━━ TEXTAUSZUG ━━
Porträt der Woche

Die Sprachlehrerin

»Früher war ›jüdisch‹ fast ein Fremdwort – inzwischen gehe ich mit meinem Mann oft in die Synagoge«: Julia Steinberg (48) aus Dortmund Foto: privat

Porträt der Woche

Die Sprachlehrerin

Julia Steinberg arbeitete als Dolmetscherin vor Gericht, heute unterrichtet sie Deutsch

von Gerhard Haase-Hindenberg  22.07.2025 15:14 Uhr

Mein Geburtsort liegt in Georgien, aber als ich drei Monate alt war, zogen meine Eltern mit mir nach Riga. In der lettischen Hauptstadt verbrachte ich meine Kindheit und Jugend. An der Schule war ich zwar keine Einser-Kandidatin, aber als gute Schülerin würde ich mich schon bezeichnen. Mein Vater war Lkw-Fahrer, und meine Mutter arbeitete in einem Modehaus als Verkäuferin. In den 90er-Jahren kam bei ihnen die Überlegung auf, nach Deutschland auszuwandern, und wir haben uns bei der jüdischen Gemeinde in Riga nach den Möglichkeiten erkundigt.
━━━
━━ AUSGANGSDATEN ━━
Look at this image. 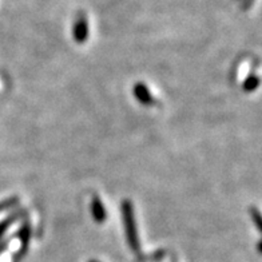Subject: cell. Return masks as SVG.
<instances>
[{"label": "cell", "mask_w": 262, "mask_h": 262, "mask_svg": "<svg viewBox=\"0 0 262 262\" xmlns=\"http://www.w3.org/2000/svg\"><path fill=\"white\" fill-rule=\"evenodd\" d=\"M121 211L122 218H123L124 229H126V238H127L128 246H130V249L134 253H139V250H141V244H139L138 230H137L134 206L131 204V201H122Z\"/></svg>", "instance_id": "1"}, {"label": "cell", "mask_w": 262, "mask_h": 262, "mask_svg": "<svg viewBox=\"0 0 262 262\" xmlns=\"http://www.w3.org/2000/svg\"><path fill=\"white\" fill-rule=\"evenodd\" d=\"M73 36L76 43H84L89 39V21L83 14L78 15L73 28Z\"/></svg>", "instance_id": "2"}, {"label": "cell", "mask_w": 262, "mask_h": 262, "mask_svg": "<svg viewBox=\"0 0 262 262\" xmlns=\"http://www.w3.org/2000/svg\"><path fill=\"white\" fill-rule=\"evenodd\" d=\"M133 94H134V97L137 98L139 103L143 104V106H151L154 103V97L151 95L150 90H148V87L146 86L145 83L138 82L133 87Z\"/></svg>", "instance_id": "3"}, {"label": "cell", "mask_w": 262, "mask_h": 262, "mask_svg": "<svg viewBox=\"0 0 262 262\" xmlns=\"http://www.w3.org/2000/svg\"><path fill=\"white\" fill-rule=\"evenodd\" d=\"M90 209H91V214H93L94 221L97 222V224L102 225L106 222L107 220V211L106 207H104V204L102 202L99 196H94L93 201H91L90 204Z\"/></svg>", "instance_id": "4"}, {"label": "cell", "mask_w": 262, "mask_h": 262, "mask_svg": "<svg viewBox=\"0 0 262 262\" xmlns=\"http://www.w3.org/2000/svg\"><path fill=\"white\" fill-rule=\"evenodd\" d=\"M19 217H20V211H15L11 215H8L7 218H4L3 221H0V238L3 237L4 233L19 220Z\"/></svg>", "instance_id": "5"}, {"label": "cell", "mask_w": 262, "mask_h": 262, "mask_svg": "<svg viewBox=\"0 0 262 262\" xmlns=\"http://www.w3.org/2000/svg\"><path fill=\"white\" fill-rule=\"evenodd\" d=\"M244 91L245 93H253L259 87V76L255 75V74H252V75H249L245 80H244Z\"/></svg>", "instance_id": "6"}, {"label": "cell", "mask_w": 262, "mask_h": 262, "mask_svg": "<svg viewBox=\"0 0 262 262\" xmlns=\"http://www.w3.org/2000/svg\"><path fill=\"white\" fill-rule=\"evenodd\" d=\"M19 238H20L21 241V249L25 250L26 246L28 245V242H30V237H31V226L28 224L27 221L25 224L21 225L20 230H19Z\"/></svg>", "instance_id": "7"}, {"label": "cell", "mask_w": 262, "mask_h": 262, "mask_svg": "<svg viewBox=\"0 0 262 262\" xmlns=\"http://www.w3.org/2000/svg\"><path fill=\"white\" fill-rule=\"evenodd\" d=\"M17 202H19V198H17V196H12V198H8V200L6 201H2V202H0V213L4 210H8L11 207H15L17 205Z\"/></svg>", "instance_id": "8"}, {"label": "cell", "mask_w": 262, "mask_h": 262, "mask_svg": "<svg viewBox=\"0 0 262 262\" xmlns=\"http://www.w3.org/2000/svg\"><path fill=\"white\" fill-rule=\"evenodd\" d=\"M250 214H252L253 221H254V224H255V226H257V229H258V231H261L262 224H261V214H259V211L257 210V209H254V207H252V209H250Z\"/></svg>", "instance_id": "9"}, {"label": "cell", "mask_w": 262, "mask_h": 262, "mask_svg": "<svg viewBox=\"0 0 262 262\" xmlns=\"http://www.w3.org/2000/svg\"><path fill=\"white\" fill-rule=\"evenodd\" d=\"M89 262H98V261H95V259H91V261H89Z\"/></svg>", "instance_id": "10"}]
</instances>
━━━
▶ **AUFGABENSTELLUNG 1**:
Fassen Sie das Porträt über Julia Steinberg in zwei Sätzen zusammen.
▶ **AUFGABENSTELLUNG 2**:
Führen Sie das Porträt über Julia Steinberg im Anschluss an seinen letzten Satz weiter.
Die Zeilen werden für die Bearbeitung nicht gebraucht.

▶ **LÖSUNG 1**:
Julia Steinberg (48) aus Dortmund arbeitete als Dolmetscherin vor Gericht und unterrichtet heute Deutsch; sie wurde in Georgien geboren und wuchs in Riga auf, wohin ihre Eltern mit ihr zogen, als sie drei Monate alt war. Ihr Vater war Lkw-Fahrer und ihre Mutter Verkäuferin in einem Modehaus, und in den 90er-Jahren überlegten die Eltern, nach Deutschland auszuwandern, und erkundigten sich bei der jüdischen Gemeinde in Riga nach den Möglichkeiten.

▶ **LÖSUNG 2**:
Bis dahin wusste ich nicht, dass wir jüdisch sind, denn Religion spielte bei uns nie eine Rolle. Jedenfalls wusste ich nichts über das Judentum. Ich kann mich auch nicht erinnern, wer mir als Erstes etwas darüber erzählt hat. Wahrscheinlich ist das meine Mutter gewesen, denn wir hatten damals keine Freunde, die jüdisch waren. Irgendwann aber sind wir mal wieder in der Gemeinde gewesen, weil meine Mutter gehört hatte, dass es für jüdische Jugendliche möglich sei, eine Weile in Israel zu leben.

Das war so eine Art Austauschprogramm, und sie hatte überlegt, ob das etwas für mich sein könnte. Dann aber kamen ihr wieder Bedenken. Womöglich würde ich gerade in Israel sein, wenn die Familie die Erlaubnis bekommt, nach Deutschland auszureisen. Also blieb ich erst mal in Riga. Inzwischen aber nahm ich immer mal an Freizeitaktivitäten teil, die die Gemeinde für jüdische Jugendliche anbot. So etwa eine Diskothek im Jugendclub oder den alljährlichen Purim-Ball.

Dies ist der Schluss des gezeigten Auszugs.